Consistent Philosophy
Proven and profitable businesses undergoing multiyear catalysts can provide significant opportunities for outperformance
Style agnostic
We apply our philosophy across the valuation spectrum and expect to deliver alpha as some companies transition from value to growth
Risk controlled
We seek to maintain risk levels equivalent or below that of the broader market through a business cycle
We believe many mature domestic companies are relatively efficiently valued by the marketplace given abundant access to information across financial markets. That said, a keen focus on understanding the effects of long-run change on companies and industries provides opportunity to generate positive risk adjusted excess return within a mid to large cap universe of stocks. A focused portfolio of 40-50 holdings allows us to avoid companies undergoing competitive disruption or undifferentiated growth while owning only those businesses likely to see improved profitability and/or growth that is not properly discounted at today’s valuation levels.
Performance in differing market environments
Equity returns have experienced discreet periods of value or growth leadership. We embrace the flexibility inherent in a “core” mandate to actively manage the portfolio according to evolving opportunities.
Exposure to quality
We focus only on proven, cash generative companies with a record of profitability and competitive differentiation, resulting in a portfolio of stocks with return levels well-above the cost of capital.
Active risk management
We expect through-cycle risk metrics to be in-line to below that of our benchmark. Additionally, we expect to manage the expected contribution to active return from style bias.
Utilize proprietary in-house research to uncover businesses undergoing positive long-run change
- New market opportunities, secular adoption, cyclical inflections, macro/political shifts
Analyze the source of competitive advantage
- Avoid companies with apparent growth catalysts but unsustainable financial models
Pay attention to valuation
- Timeliness matters with respect to entry/exit points
- Ensure current price is supported by expectation for future growth and cash generation with a margin for error
- Avoid ‘over-hyped’ ideas
Construct portfolio
- 40-50 positions across most market sectors
- Companies with identifiable catalysts at reasonable valuations
Risk Management
- Active sizing of positions to achieve desired risk exposures
- Limit total risk and style-specific risk
For more information on our equity capabilities
Risks
The value of the portfolio may fall as well as rise, and you may not receive back the amount invested.
As a class, equities carry higher risks than bonds or money market instruments.
Because the strategy expects to hold a concentrated portfolio of a limited number of securities, the strategy's risk may be increased because each investment has a greater effect on the strategy's overall performance. We maintain a diversified portfolio representing a number of different industries, which helps to minimize the impact that any one industry could have on the portfolio.

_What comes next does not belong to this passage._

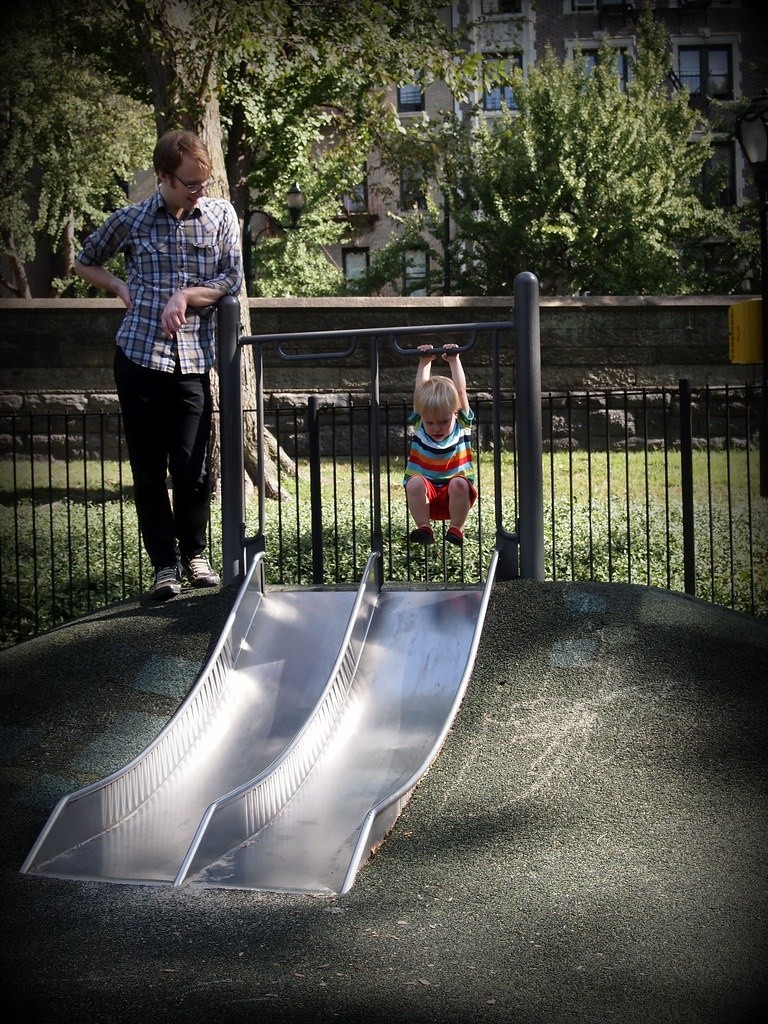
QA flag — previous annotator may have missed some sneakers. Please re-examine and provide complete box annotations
[149,564,181,597]
[180,555,221,587]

IBOR risk is the risk that changes related to the use of the London interbank offered rate (LIBOR) or similar rates (such as EONIA) could have adverse impacts on financial instruments that reference these rates. The potential abandonment of these rates and transition to alternative rates could affect the value and liquidity of instruments that reference them and could affect investment strategy performance.

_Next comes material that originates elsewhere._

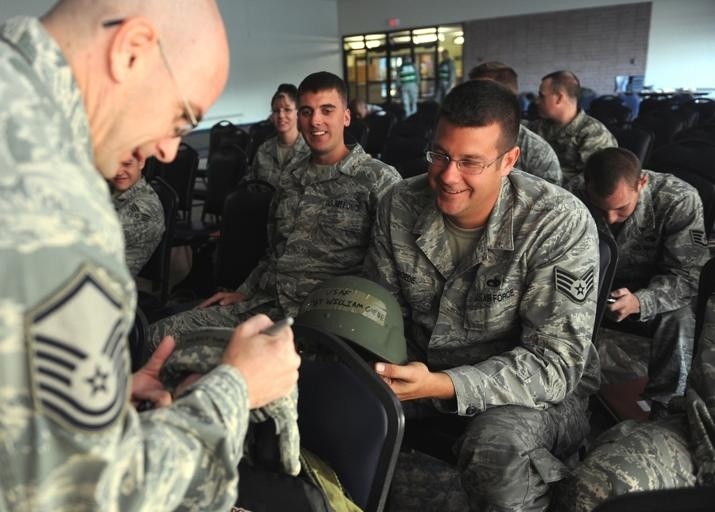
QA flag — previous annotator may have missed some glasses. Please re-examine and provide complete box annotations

Natural or environmental disasters, such as earthquakes, fires, floods, hurricanes, tsunamis, and other severe weather-related phenomena generally, and widespread disease, including pandemics and epidemics, have been and can be highly disruptive to economies and markets, adversely impacting individual companies, sectors, industries, markets, currencies, interest and inflation rates, credit ratings, investor sentiment, and other factors affecting the value of the Strategy’s investments. Given the increasing interdependence among global economies and markets, conditions in one country, market, or region are increasingly likely to adversely affect markets, issuers, and/or foreign exchange rates in other countries. These disruptions could prevent the Strategy from executing advantageous investment decisions in a timely manner and could negatively impact the Strategy’s ability to achieve its investment objective. Any such event(s) could have a significant adverse impact on the value and risk profile of the Strategy.